[Source records]
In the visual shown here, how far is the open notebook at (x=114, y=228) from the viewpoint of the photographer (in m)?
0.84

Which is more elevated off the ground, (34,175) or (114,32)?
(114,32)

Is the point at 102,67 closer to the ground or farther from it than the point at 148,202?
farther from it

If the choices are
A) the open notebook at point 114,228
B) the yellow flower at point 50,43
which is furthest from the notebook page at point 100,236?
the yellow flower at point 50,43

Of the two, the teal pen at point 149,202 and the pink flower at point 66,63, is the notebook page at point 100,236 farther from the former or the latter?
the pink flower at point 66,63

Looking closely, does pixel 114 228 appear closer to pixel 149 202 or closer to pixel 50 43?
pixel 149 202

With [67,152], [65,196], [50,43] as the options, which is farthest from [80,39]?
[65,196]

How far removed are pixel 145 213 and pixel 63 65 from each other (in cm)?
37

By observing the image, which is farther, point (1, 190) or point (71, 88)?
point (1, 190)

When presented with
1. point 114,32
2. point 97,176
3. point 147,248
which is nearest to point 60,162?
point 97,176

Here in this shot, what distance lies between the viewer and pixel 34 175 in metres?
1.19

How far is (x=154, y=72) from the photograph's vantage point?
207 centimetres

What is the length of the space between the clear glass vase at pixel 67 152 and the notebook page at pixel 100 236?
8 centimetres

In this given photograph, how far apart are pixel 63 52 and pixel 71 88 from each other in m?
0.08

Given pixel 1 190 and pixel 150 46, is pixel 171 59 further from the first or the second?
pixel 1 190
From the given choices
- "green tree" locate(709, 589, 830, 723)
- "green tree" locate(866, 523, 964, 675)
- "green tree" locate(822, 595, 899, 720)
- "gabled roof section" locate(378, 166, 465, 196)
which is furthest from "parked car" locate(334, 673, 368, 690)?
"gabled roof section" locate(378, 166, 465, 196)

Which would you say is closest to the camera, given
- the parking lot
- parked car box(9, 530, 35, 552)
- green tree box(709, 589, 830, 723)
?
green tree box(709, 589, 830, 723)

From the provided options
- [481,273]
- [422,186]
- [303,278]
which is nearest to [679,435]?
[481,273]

Exercise details: Rewrite everything from the line containing "From the provided options" down to the end of the listing, replacing "provided" with "available" and leaving the rest unchanged.

Expected answer:
From the available options
- [481,273]
- [422,186]
- [303,278]
which is nearest to [679,435]?
[481,273]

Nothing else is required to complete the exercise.